GIVEN TASK - Rewrite all of the records below, substituting "scanner" for "detector" wherever it occurs and leaving everything else unchanged. Omit the pictures from your answer.

[Region annotation entries]
-- start --
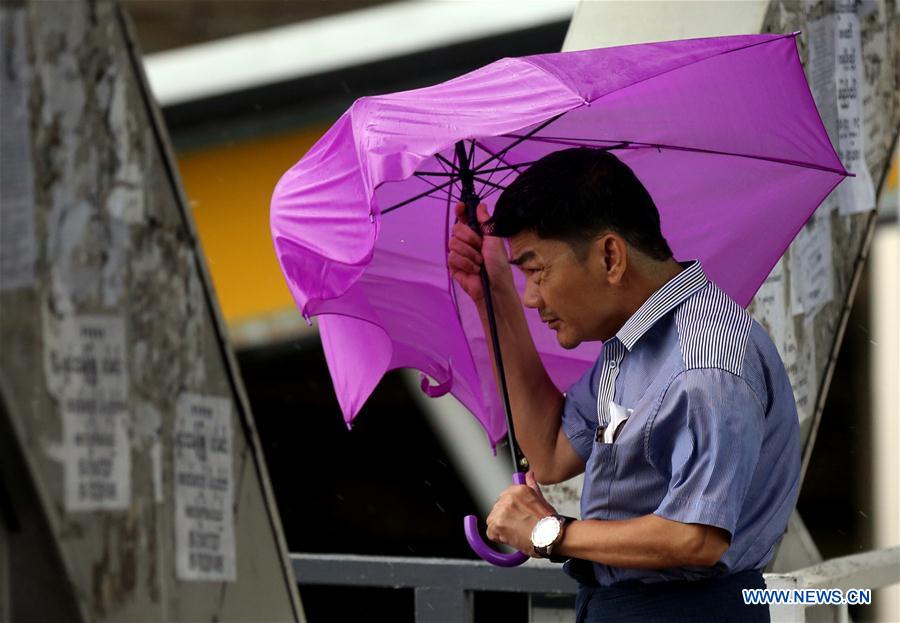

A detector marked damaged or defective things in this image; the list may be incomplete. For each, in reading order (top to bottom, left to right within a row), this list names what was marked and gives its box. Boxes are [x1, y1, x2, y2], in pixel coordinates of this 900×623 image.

peeling paint wall [0, 2, 302, 620]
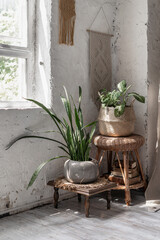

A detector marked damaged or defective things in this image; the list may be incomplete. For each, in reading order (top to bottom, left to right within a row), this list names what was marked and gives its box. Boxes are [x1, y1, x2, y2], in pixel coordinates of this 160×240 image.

peeling paint wall [112, 0, 149, 176]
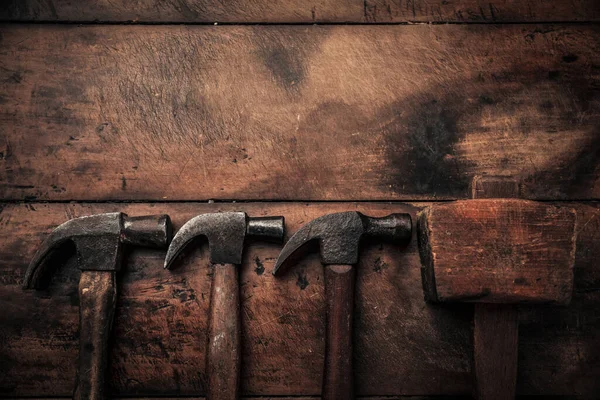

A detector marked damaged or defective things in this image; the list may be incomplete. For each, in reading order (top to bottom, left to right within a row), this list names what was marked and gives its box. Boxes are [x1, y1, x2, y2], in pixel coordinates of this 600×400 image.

rusty claw hammer [23, 211, 172, 398]
rusty claw hammer [164, 212, 286, 400]
rusty claw hammer [274, 211, 410, 398]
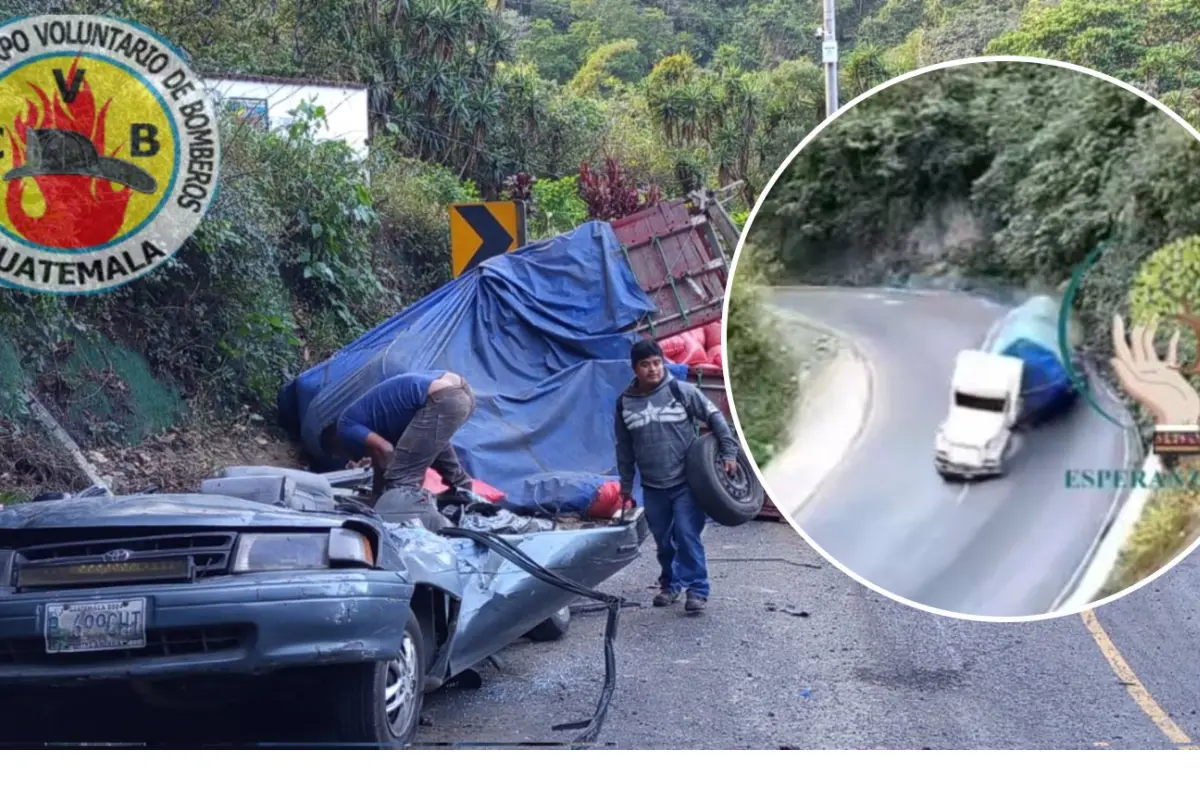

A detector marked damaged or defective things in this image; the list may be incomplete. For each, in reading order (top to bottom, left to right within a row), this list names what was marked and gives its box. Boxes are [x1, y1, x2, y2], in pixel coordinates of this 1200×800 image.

crashed car [0, 466, 648, 748]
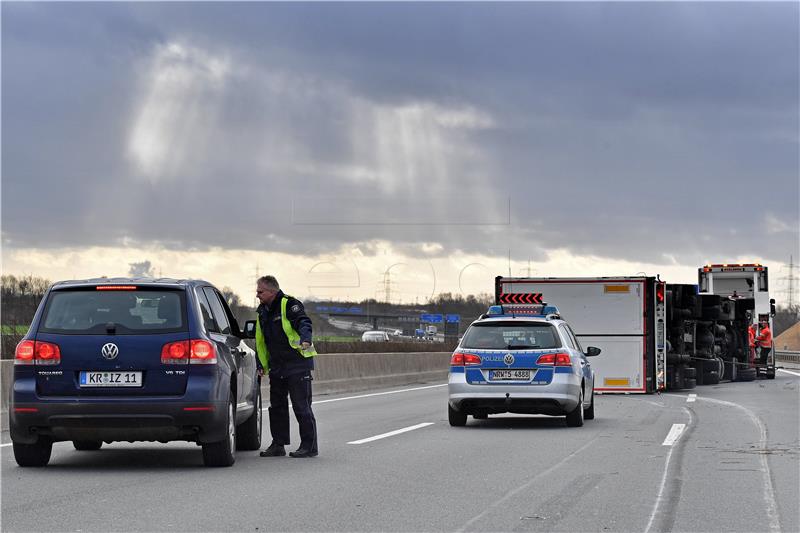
-- end --
FINISHED EXERCISE -
A scanner marked damaged or defective things in this image; the list may be incomplete. For each, in reading order (top to bottom, left to right within a row), this list names what was marked and gives its box. Boxes are [x1, y1, x2, y2], in pixel coordinates of this 900×623 image.

peeling paint wall [0, 2, 302, 620]

A scanner marked damaged or defective things in this image; the list may be incomplete. For each, in reading order (top to bottom, left to right within a row), this list names what was marked and gives its box. Boxes are [x1, y1, x2, y2], in pixel coordinates of this 160×240 image.

peeling paint wall [112, 0, 149, 176]

A scanner marked damaged or defective things in this image; the list may be incomplete. For each, in reading order (top to bottom, left to right within a row), this list names what was marked and gives its box. Boxes are [x1, y1, x2, y2], in pixel coordinates of this 600×400 image.

rusty claw hammer [23, 211, 172, 398]
rusty claw hammer [164, 212, 286, 400]
rusty claw hammer [274, 211, 410, 398]

A scanner marked damaged or defective things in this image; the list may be incomplete. For each, in reading order (top to bottom, left to right within a row), this list names what was marked and gives its box. Boxes are [x1, y1, x2, y2], in pixel coordinates of this 1200×800 image.

crashed car [0, 466, 648, 748]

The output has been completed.